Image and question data
• • • •
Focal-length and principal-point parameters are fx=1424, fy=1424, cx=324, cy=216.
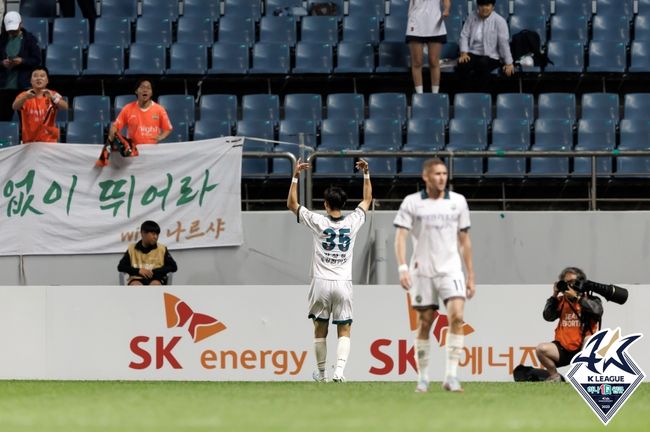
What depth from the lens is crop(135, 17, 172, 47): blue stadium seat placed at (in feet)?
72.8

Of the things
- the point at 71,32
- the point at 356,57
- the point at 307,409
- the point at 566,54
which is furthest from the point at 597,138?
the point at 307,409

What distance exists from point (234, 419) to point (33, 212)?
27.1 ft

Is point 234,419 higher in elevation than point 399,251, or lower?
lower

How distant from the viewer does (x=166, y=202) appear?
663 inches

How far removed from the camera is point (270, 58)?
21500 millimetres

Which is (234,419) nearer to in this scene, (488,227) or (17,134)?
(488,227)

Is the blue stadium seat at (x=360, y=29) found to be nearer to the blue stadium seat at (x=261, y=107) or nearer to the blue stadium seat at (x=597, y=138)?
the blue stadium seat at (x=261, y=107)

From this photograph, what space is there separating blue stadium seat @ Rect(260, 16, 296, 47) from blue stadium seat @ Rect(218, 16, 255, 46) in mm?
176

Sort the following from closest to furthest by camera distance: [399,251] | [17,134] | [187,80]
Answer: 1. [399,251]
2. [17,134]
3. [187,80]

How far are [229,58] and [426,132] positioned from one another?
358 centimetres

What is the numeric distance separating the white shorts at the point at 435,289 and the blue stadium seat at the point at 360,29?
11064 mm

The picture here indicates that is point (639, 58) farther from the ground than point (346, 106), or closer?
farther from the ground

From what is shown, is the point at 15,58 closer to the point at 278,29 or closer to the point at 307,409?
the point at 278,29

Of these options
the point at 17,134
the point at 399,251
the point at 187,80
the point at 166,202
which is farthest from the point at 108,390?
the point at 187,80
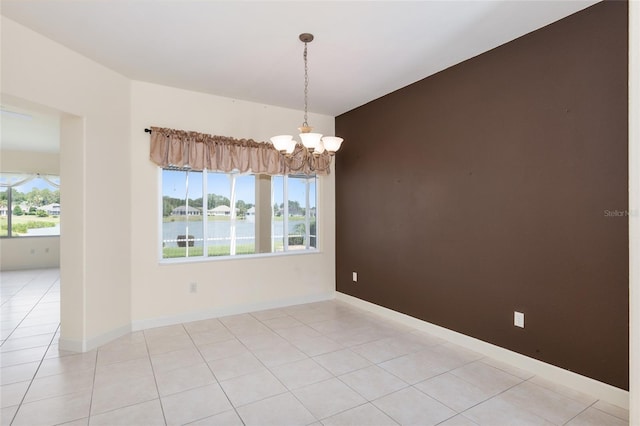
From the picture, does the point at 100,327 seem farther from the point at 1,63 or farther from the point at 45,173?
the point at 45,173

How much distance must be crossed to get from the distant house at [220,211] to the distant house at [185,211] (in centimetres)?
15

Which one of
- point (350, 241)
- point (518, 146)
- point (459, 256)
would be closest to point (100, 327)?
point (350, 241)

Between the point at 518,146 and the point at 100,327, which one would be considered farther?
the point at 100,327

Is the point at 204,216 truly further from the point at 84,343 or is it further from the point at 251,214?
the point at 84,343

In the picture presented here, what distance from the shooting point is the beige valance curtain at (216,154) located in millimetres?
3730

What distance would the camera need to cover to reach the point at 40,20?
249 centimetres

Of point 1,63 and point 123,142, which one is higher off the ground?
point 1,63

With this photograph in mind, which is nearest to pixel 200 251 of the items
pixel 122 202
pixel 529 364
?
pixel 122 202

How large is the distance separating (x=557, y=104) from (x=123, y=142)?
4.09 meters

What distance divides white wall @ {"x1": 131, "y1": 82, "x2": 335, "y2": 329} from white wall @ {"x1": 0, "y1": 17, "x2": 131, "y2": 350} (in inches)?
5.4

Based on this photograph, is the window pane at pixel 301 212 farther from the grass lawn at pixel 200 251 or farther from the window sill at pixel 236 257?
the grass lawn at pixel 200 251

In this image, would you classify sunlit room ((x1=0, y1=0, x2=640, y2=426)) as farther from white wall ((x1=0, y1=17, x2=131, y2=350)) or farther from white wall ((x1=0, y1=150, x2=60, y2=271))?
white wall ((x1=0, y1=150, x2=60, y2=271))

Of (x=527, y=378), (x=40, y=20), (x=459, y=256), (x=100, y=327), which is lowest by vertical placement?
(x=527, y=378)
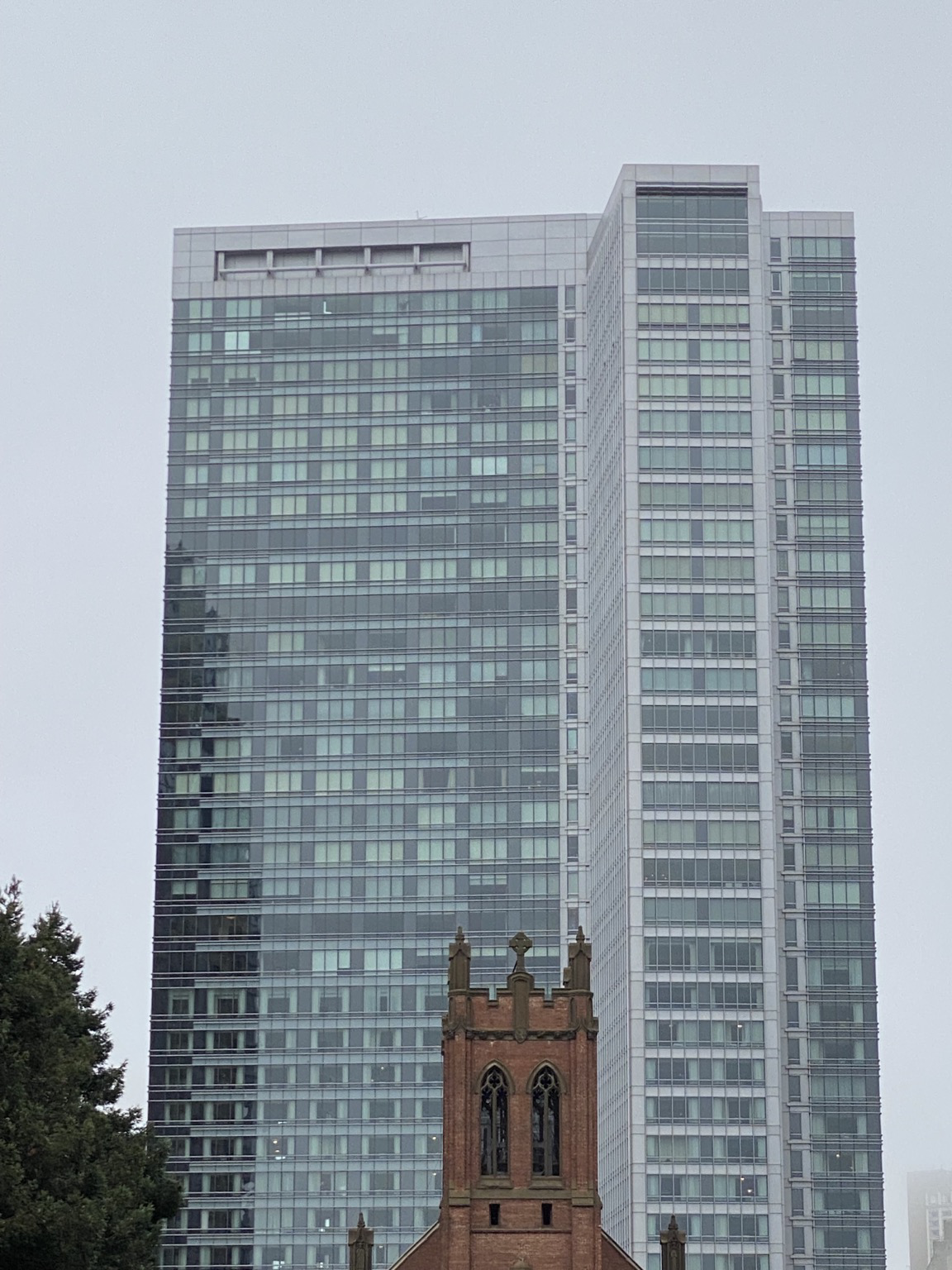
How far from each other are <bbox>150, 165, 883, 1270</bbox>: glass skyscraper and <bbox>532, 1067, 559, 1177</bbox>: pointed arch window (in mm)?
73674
• • • •
Required task:
Copy the part of the data above that opens with the line containing "Based on this" and runs through the end of the data, keeping every line the same. Leave the pictures out of your copy.

Output for this exercise:
Based on this photograph, is the window pane at pixel 301 212 farther from the grass lawn at pixel 200 251 or farther from the window sill at pixel 236 257?
the grass lawn at pixel 200 251

In this image, would you classify sunlit room ((x1=0, y1=0, x2=640, y2=426)) as farther from white wall ((x1=0, y1=17, x2=131, y2=350)) or farther from white wall ((x1=0, y1=150, x2=60, y2=271))?
white wall ((x1=0, y1=150, x2=60, y2=271))

Of (x=527, y=378), (x=40, y=20), (x=459, y=256), (x=100, y=327), which is lowest by vertical placement?
(x=527, y=378)
How far from each other are <bbox>150, 165, 883, 1270</bbox>: glass skyscraper and <bbox>532, 1067, 559, 1177</bbox>: pointed arch window (in mm)?
73674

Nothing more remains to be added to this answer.